Veggie diet could help in war on cellulite

By Michael Greger MD

Two theories about the build-up of subcutaneous fat, involving the chemical spermine and the hormone adiponectin, suggest a plant-based diet may help with cellulite.

Gynoid lipodystrophy, known colloquially as cellulite, is the orange peel-type or cottage cheese-like dimpling of the skin on the thighs and tushes of the majority of women. Since it basically results from excess fat storage, attention has turned to spermine and spermidine as potential culprits, since a study found that rubbing a spermine-trapping molecule on one’s thighs apparently results in a significant drop in thigh volume, circumference, and cellulite scores.
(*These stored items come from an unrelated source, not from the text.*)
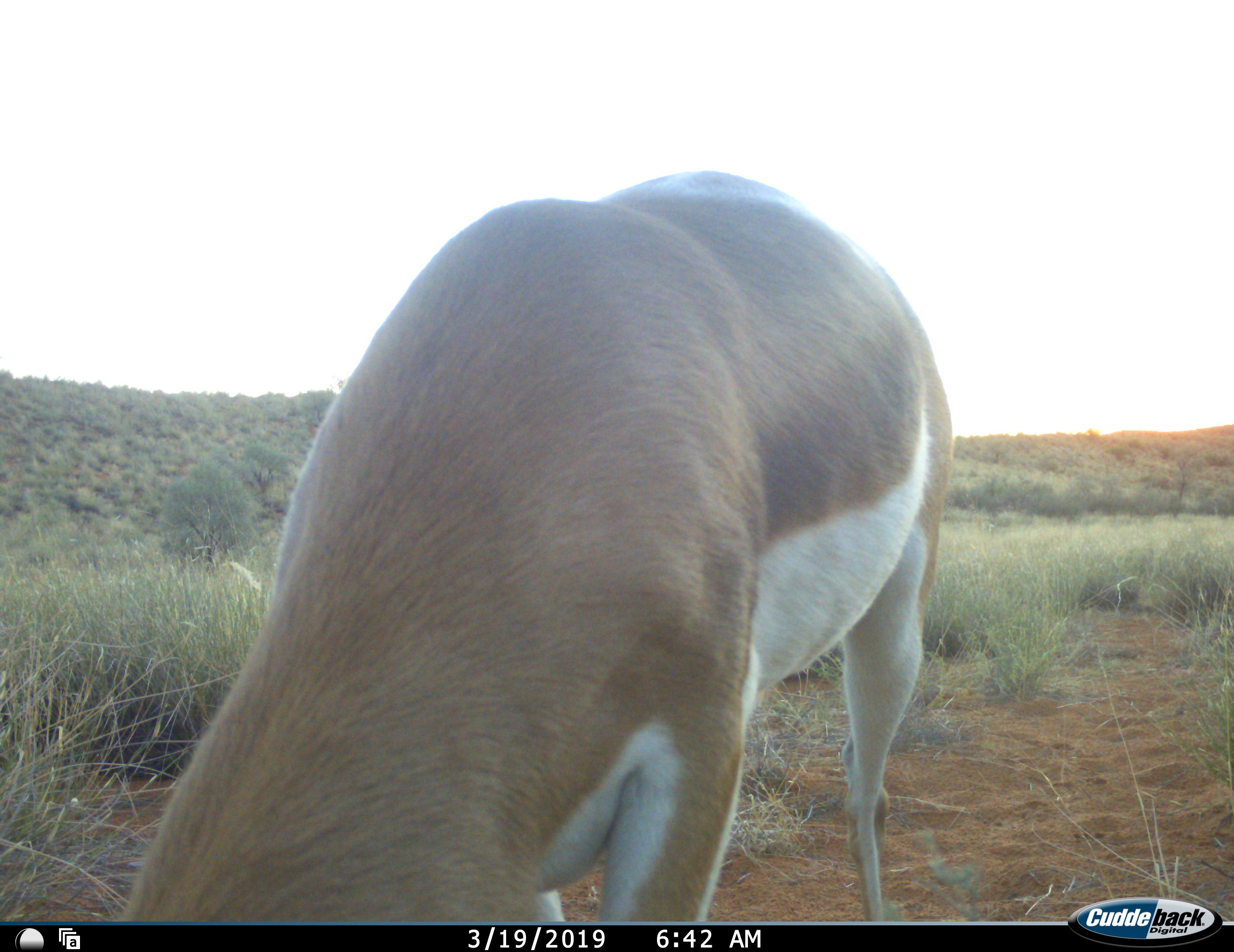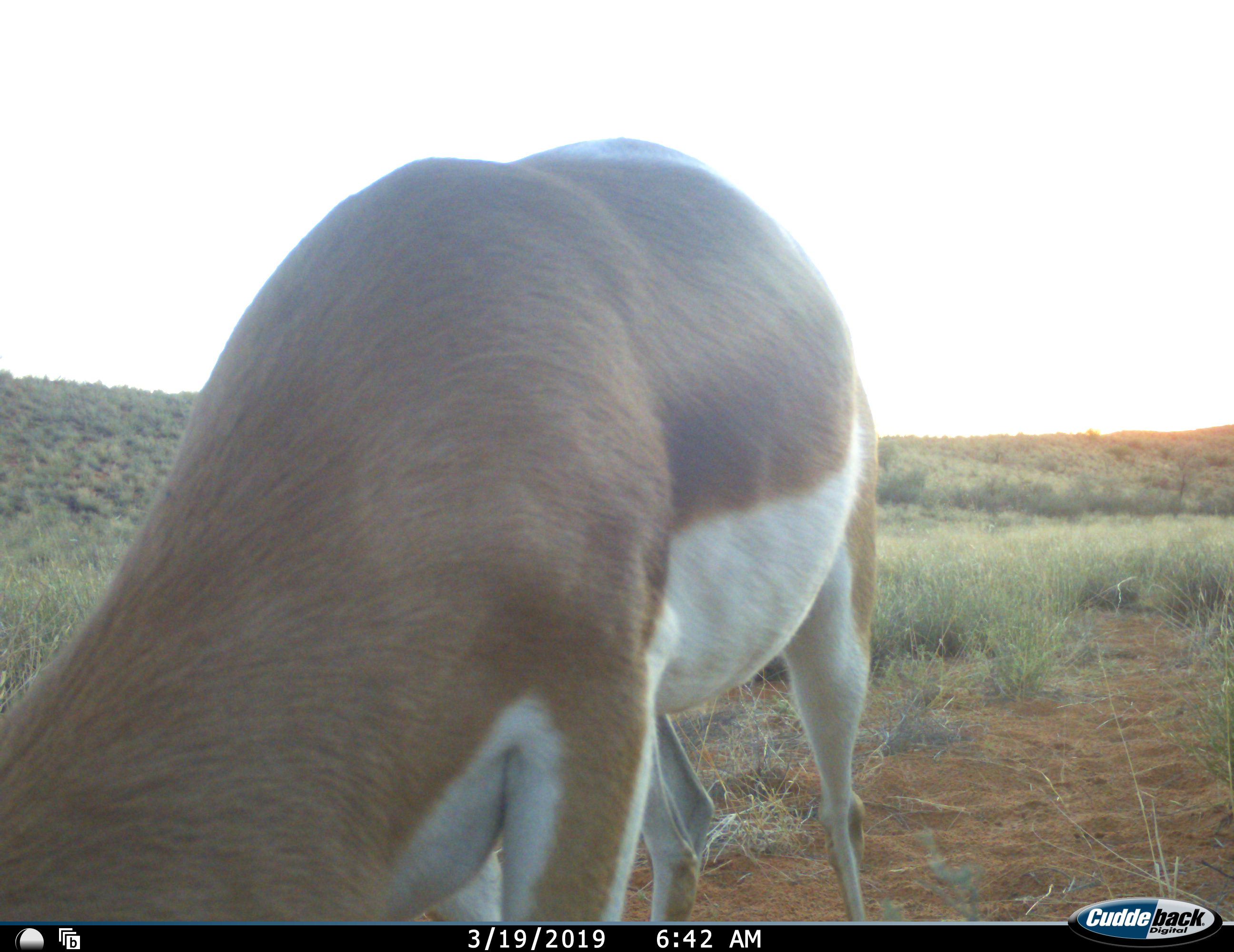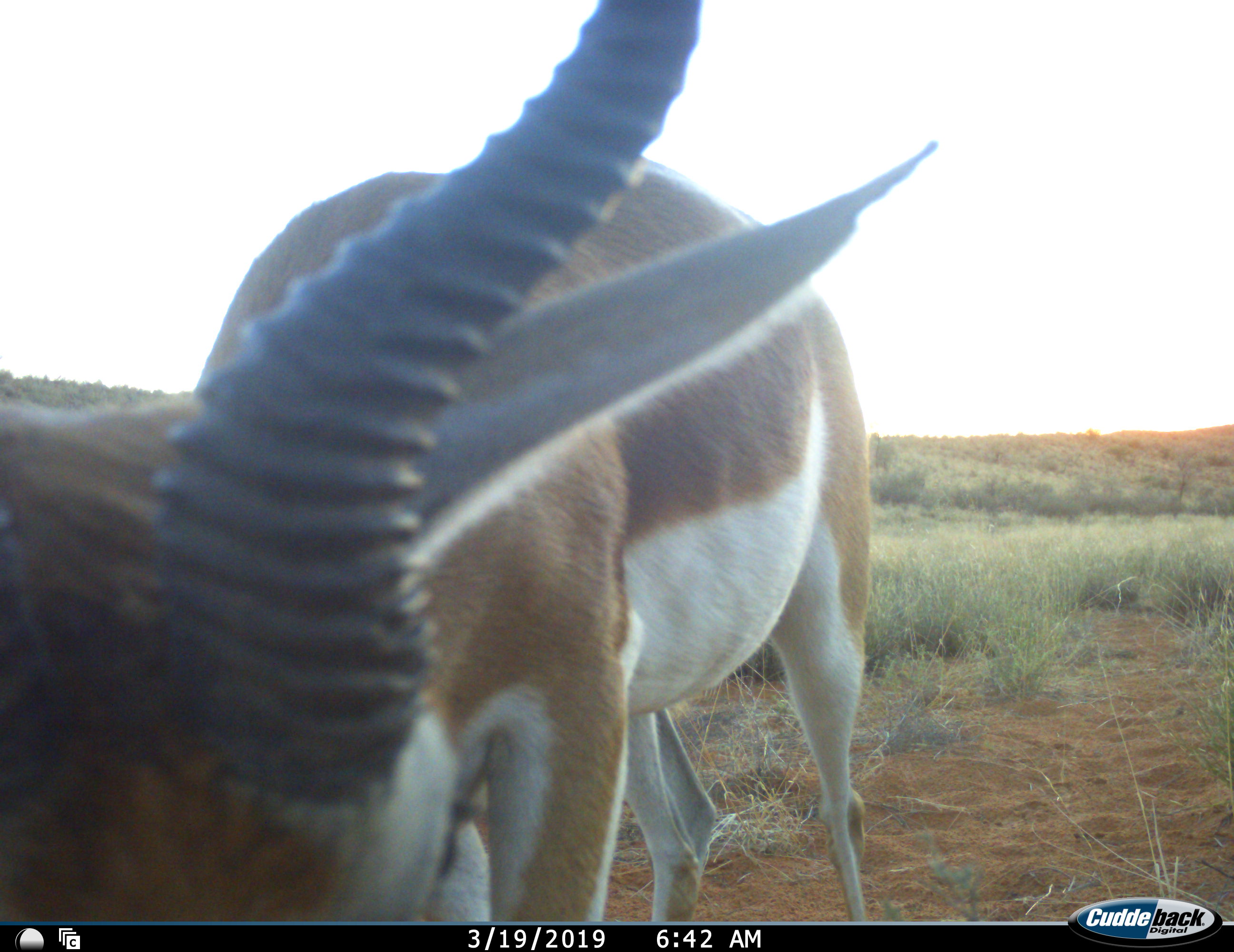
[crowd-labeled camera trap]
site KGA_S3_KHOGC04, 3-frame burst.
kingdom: Animalia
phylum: Chordata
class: Mammalia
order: Artiodactyla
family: Bovidae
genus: Antidorcas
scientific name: Antidorcas marsupialis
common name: springbok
Springbok (Antidorcas marsupialis), count 1. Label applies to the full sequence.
Spermine was first discovered in human semen back in the 1600s, but only recently quantified in food. The top sources in the American diet were found to be ground meat and lunch meat such as ham, turkey, bologna and salami; green peas, which are also the primary source of spermidine; and cheese such as American and cheddar. So would eating some cheesey peesey meat casserole make cellulite worse? It’s never been tested, but if it did, that could be one of the mechanisms.
The reason the food study was funded by the National Cancer Institute is because of a concern that this whole class of compounds may increase cancer risk. For example, polyamine intake was recently associated with increased risk of colorectal polyps.
The other cellulite theory has to do with the hormone adiponectin. If you biopsy the fat in the gluteal region of women with and without cellulite, there seems to be less adiponectin expression in the cellulitic butt fat, so maybe adiponectin is protective. How do you keep adiponectin levels from dropping? Don’t eat a sausage and egg breakfast, which a study showed can lead to a drop in levels within hours (compared to a vegetarian meal). Additionally, switching to a vegetarian diet appears to increase adiponectin levels 19 percent.
A meat-free, egg-free diet of vegetables, grains, beans, fruits, and nuts with animal products limited to a maximum of one portion of low fat yogurt a day was compared to the conventional diabetic diet.
Though all study participants in both groups were made to eat the same number of calories, the vegetable-heavy group lost more weight, lost more waist, lost more cholesterol, more subQ fat, and more belly fat. The subcutaneous fat is what makes up cellulite, so a plant-based diet could potentially decrease cellulite, but we won’t know for sure until it’s experimentally tested directly.